(Dataset entries)
▼
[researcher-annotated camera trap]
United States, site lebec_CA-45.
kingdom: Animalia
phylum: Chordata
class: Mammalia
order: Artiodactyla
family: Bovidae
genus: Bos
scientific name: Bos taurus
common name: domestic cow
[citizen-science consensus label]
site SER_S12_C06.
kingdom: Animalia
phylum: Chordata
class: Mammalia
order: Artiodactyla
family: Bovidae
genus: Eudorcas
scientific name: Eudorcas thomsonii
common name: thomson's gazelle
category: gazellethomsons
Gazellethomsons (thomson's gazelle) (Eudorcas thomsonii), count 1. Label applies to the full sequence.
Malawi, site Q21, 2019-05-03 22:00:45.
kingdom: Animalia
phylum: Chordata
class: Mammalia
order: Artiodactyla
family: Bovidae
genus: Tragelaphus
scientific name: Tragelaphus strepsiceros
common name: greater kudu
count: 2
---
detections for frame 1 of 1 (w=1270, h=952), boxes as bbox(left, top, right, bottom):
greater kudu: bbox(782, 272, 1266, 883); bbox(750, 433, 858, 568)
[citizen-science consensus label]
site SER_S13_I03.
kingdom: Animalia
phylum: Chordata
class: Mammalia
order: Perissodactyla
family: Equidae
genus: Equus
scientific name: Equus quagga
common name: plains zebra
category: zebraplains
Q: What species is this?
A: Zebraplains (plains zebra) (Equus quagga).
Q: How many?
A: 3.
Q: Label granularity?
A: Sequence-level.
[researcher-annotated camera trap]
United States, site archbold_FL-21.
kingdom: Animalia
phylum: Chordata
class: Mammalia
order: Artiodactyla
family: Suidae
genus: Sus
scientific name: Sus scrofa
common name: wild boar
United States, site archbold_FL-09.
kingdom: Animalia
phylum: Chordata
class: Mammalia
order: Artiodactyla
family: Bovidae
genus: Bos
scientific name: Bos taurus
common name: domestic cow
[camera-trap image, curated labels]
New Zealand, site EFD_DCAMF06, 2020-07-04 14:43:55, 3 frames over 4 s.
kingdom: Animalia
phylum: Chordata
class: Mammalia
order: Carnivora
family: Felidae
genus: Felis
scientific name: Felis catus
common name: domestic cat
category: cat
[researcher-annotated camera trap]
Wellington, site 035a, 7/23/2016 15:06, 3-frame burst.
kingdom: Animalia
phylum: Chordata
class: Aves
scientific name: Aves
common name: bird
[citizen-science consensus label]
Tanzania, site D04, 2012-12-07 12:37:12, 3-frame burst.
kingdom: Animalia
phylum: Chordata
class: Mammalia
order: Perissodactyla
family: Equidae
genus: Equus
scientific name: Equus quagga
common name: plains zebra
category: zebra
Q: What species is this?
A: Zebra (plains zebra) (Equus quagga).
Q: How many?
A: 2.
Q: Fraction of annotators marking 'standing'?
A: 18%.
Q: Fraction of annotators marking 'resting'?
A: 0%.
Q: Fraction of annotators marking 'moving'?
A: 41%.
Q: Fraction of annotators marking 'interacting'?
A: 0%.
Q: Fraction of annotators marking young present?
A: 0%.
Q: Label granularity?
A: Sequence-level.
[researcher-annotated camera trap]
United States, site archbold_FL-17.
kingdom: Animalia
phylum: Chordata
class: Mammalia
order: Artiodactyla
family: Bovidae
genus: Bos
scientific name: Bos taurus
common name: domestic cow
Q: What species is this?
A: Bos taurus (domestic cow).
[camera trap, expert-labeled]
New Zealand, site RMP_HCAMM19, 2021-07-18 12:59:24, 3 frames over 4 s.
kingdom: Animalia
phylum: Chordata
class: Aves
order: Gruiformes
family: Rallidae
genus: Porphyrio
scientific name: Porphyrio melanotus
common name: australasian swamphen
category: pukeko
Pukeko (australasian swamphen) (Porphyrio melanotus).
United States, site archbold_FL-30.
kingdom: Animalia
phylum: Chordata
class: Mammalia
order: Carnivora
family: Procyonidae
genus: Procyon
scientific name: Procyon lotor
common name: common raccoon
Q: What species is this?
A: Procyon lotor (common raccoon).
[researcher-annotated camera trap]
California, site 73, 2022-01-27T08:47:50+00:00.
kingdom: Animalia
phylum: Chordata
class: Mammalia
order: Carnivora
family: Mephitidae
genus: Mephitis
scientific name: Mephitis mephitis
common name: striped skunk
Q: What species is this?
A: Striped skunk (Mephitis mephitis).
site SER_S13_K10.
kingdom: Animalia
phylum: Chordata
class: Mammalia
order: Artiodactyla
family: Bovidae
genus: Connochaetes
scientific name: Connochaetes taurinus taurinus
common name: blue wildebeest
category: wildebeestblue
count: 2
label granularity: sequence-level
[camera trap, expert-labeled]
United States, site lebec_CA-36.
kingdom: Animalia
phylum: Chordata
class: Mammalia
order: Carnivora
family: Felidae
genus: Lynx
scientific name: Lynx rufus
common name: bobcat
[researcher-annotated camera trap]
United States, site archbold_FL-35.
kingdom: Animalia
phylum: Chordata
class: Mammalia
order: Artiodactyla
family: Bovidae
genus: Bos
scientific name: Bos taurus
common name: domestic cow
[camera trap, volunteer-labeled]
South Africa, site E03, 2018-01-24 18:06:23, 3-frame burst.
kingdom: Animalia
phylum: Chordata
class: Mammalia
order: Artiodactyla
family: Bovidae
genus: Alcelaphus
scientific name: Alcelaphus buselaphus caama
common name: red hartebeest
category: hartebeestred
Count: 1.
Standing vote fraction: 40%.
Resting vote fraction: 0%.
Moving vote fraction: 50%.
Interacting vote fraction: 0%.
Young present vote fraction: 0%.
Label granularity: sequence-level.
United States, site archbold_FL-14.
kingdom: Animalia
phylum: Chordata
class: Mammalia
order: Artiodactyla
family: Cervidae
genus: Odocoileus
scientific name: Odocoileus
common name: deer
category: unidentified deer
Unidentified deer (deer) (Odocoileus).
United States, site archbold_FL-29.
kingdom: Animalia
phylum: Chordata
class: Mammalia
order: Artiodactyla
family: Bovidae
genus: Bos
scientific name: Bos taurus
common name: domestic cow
▲
• What the task asks
Look for the string "quagga" in the records, and copy every line where it is found.

• Exercise output
scientific name: Equus quagga
A: Zebraplains (plains zebra) (Equus quagga).
scientific name: Equus quagga
A: Zebra (plains zebra) (Equus quagga).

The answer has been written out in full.